### ZIEL A
In welchem Jahr kehrte Anna Seghers laut dem vorliegenden Text nach Berlin zurück?
─── VORLIEGENDER TEXT ───
Netty Reiling wurde 1900 in Mainz geboren. (Den Namen Anna Seghers führte sie als Schriftstellerin ab 1928.) 1920-1924 Studium in Heidelberg und Köln: Kunst- und Kulturgeschichte, Geschichte und Sinologie. Erste Veröffentlichung 1924: »Die Toten auf der Insel Djal«. 1925 Heirat mit dem Ungarn Laszlo Radvanyi. Umzug nach Berlin. Kleist-Preis. Eintritt in die KPD. 1929 Beitritt zum Bund proletarisch-revolutionärer Schriftsteller. 1933 Flucht über die Schweiz nach Paris, 1940 in den unbesetzten Teil Frankreichs. 1941 Flucht der Familie auf einem Dampfer von Marseille nach Mexiko. Dort Präsidentin des Heinrich-Heine-Klubs. Mitarbeit an der Zeitschrift »Freies Deutschland«. 1943 schwerer Verkehrsunfall. 1947 Rückkehr nach Berlin. Georg-Büchner-Preis. 1950 Mitglied des Weltfriedensrates. Von 1952 bis 1978 Vorsitzende des Schriftstellerverbandes der DDR. Ehrenbürgerin von Berlin und Mainz. 1978 Ehrenpräsidentin des Schriftstellerverbandes der DDR. 1983 in Berlin gestorben.
─── AUSGELESENE EINTRÄGE ───
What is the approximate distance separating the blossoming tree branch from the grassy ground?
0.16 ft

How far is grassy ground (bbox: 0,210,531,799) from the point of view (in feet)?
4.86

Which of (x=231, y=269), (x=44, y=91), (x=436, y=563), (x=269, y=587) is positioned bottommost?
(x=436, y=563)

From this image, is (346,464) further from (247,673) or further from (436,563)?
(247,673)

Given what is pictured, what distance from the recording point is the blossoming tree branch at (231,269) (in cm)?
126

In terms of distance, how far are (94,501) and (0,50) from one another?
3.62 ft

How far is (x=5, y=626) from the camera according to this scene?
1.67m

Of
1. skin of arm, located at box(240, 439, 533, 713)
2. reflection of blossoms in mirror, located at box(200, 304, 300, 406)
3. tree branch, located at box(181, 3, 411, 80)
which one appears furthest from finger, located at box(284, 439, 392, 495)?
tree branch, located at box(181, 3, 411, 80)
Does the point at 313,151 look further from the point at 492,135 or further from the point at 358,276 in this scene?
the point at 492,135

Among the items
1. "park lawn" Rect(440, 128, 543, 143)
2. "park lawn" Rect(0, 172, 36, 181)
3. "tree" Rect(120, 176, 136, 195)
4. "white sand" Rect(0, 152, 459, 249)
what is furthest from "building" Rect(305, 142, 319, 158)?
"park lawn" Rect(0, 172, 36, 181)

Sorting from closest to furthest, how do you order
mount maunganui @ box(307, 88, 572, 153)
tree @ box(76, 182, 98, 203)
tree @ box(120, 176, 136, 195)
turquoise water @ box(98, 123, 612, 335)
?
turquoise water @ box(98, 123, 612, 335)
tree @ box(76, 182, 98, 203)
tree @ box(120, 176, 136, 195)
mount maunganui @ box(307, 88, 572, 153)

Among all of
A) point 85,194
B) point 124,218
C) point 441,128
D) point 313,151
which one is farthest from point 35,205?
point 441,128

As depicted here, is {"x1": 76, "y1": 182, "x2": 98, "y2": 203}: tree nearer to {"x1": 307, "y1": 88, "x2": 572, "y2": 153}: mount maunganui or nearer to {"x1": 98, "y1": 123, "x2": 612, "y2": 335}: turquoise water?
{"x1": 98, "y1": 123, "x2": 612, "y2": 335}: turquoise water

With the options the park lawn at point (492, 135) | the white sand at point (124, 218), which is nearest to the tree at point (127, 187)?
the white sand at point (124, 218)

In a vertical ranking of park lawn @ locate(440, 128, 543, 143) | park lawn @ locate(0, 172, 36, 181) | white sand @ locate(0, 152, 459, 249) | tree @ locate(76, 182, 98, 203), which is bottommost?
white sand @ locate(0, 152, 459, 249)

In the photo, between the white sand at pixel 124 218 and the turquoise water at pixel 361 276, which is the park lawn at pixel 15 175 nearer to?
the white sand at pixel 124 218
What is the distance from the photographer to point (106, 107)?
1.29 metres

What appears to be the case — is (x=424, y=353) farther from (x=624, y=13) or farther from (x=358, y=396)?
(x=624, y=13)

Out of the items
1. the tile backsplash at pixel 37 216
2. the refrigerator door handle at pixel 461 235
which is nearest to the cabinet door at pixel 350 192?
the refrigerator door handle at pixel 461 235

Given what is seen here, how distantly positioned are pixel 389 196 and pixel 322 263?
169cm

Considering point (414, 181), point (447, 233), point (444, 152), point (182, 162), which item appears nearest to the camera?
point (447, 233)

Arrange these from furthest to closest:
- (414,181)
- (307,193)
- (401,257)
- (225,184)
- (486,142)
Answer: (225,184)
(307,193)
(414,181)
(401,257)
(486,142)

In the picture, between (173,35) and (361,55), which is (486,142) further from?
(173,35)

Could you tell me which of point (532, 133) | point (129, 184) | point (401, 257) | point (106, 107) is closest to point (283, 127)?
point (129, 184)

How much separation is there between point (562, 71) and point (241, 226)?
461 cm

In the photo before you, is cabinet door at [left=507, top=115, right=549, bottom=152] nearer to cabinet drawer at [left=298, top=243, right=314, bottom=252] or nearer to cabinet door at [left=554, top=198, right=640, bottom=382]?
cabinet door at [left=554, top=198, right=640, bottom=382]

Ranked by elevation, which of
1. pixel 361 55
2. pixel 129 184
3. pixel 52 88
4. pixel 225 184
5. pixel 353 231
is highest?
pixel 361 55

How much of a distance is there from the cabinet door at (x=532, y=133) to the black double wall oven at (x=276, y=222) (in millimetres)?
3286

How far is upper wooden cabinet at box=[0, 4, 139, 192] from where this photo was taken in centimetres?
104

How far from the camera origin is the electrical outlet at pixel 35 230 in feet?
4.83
───
### ZIEL B
Gib die Anzahl der Zeilen in den Einträgen an, die die Zeichenfolge „grassy“ enthalten, und nenne nur diese Zahl. Groß- und Kleinschreibung wird dabei unterschieden.

### ANTWORT A
1947

### ANTWORT B
2